## RECORDS SUPPLIED
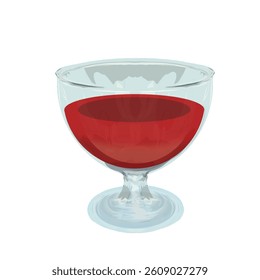 glass of red wine without background
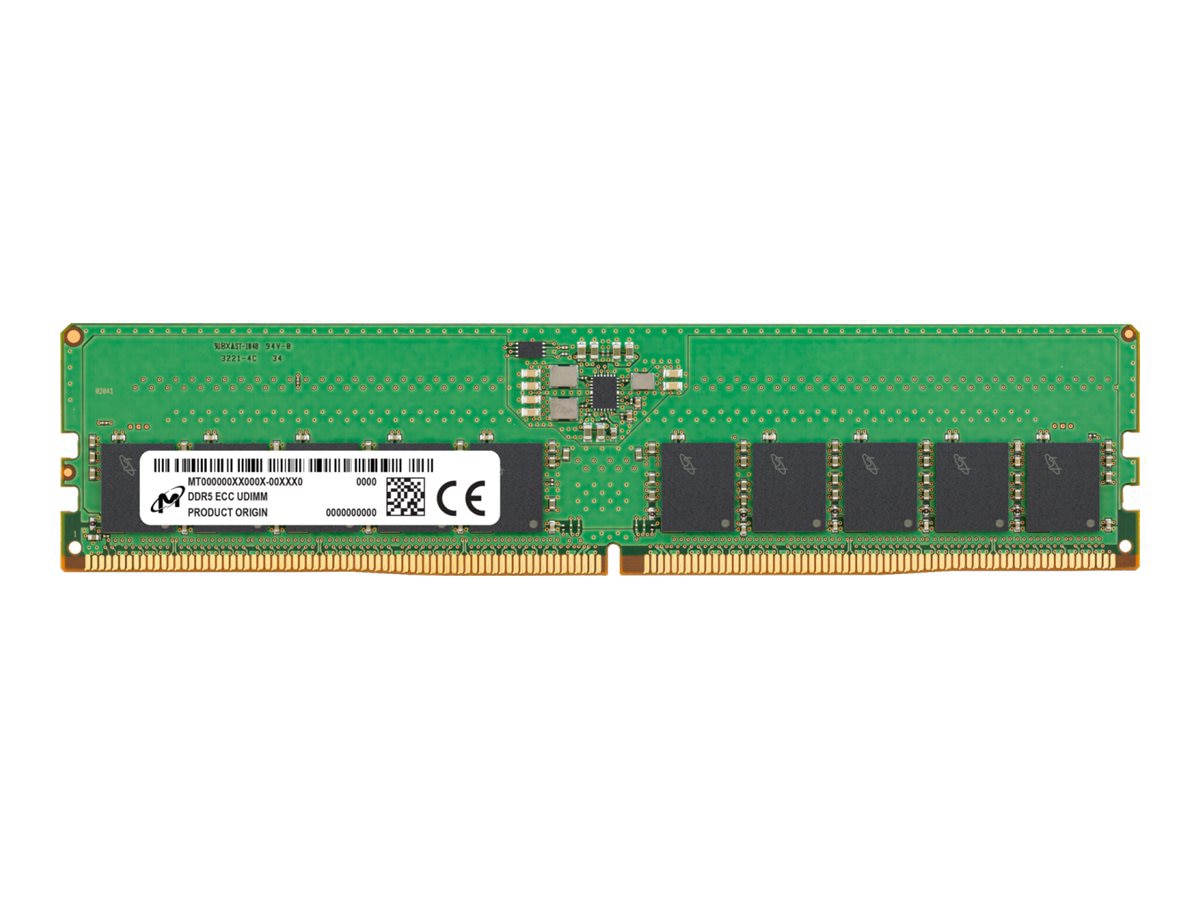 Micron DDR5 ECC UDIMM 16GB 5600 CL46
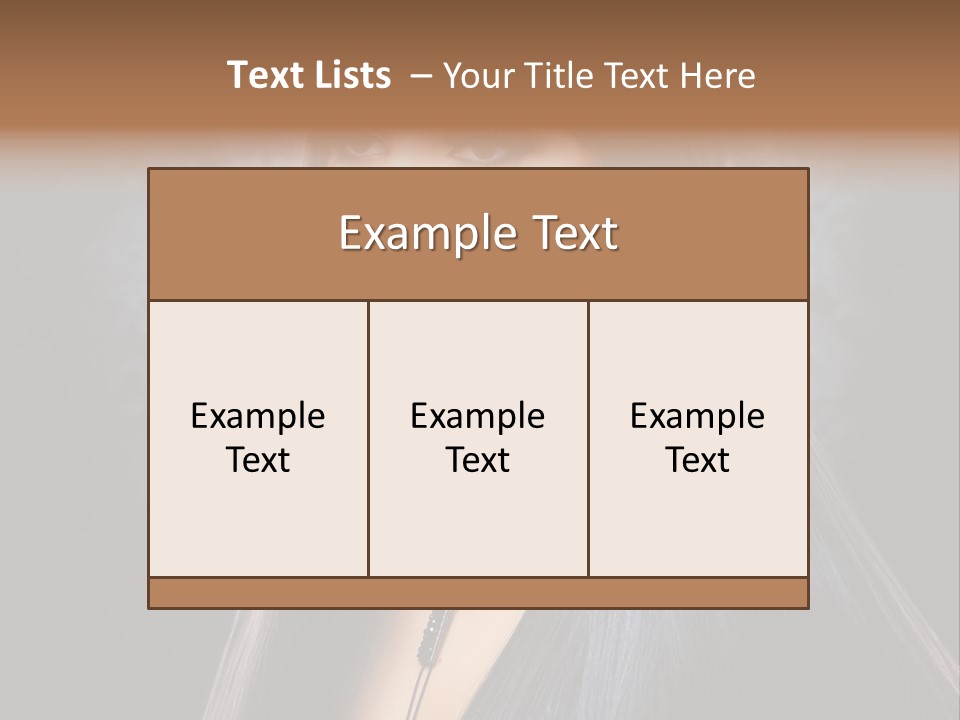 Stroking Perfect Female PowerPoint Template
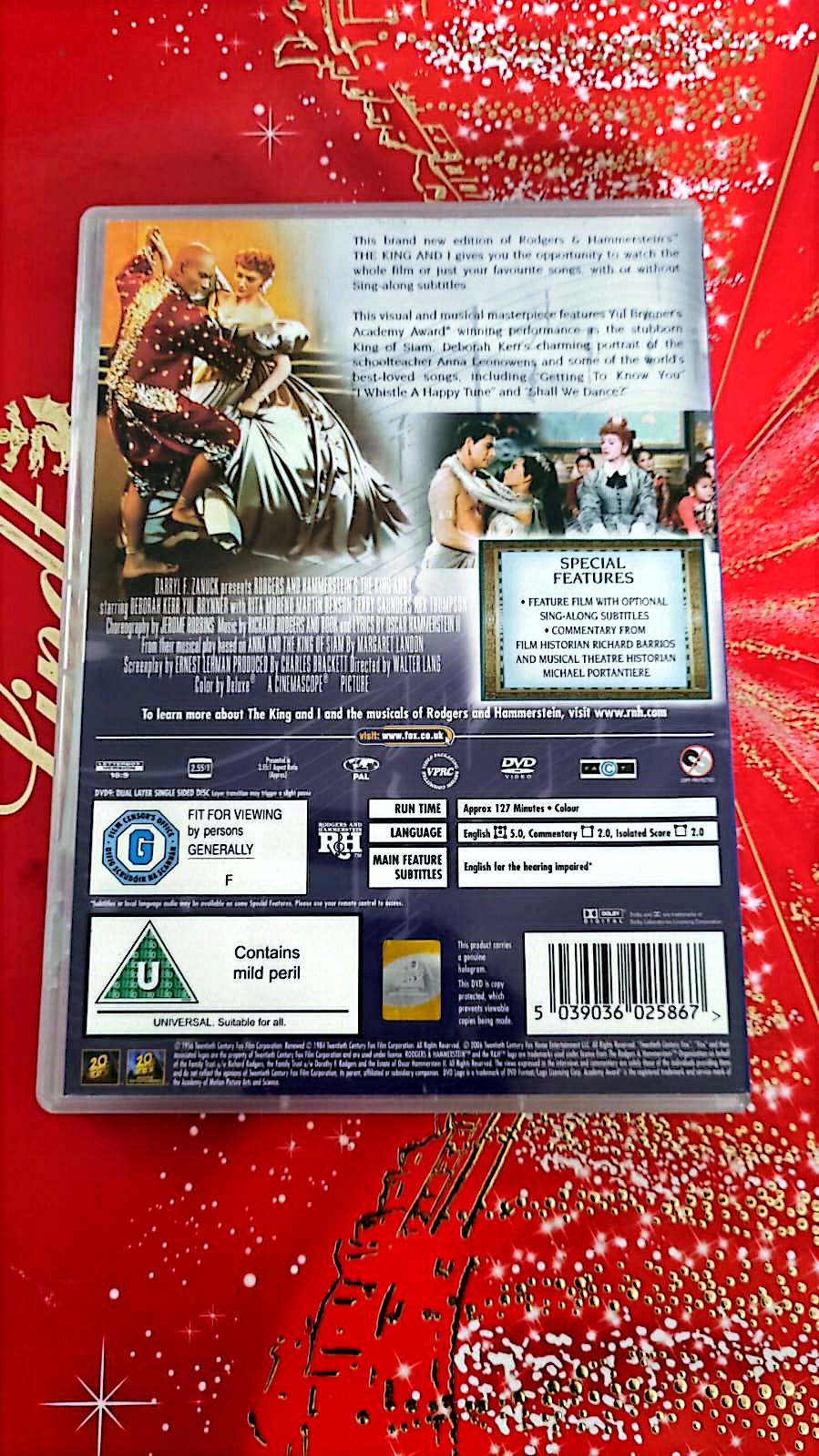 172 sur 174 Dvd The King And I
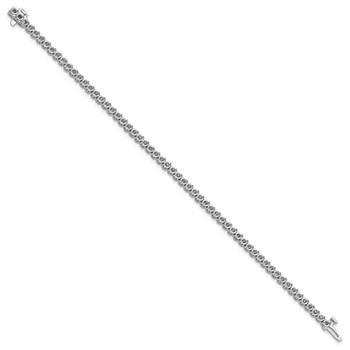 14k White Gold Holds 2.9 carat 58-2.3mm Round Diamond 2-prong 7 inch Tennis Bracelet Mounting — alternate view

## TASK PROMPT
The required output is the lines from the one containing "Micron DDR5 ECC UDIMM 16GB 5600 CL46" through the end of the data, printed exactly, with no pictures.

## RESULT OF THIS EXERCISE
 Micron DDR5 ECC UDIMM 16GB 5600 CL46
 Stroking Perfect Female PowerPoint Template
 172 sur 174 Dvd The King And I
 14k White Gold Holds 2.9 carat 58-2.3mm Round Diamond 2-prong 7 inch Tennis Bracelet Mounting — alternate view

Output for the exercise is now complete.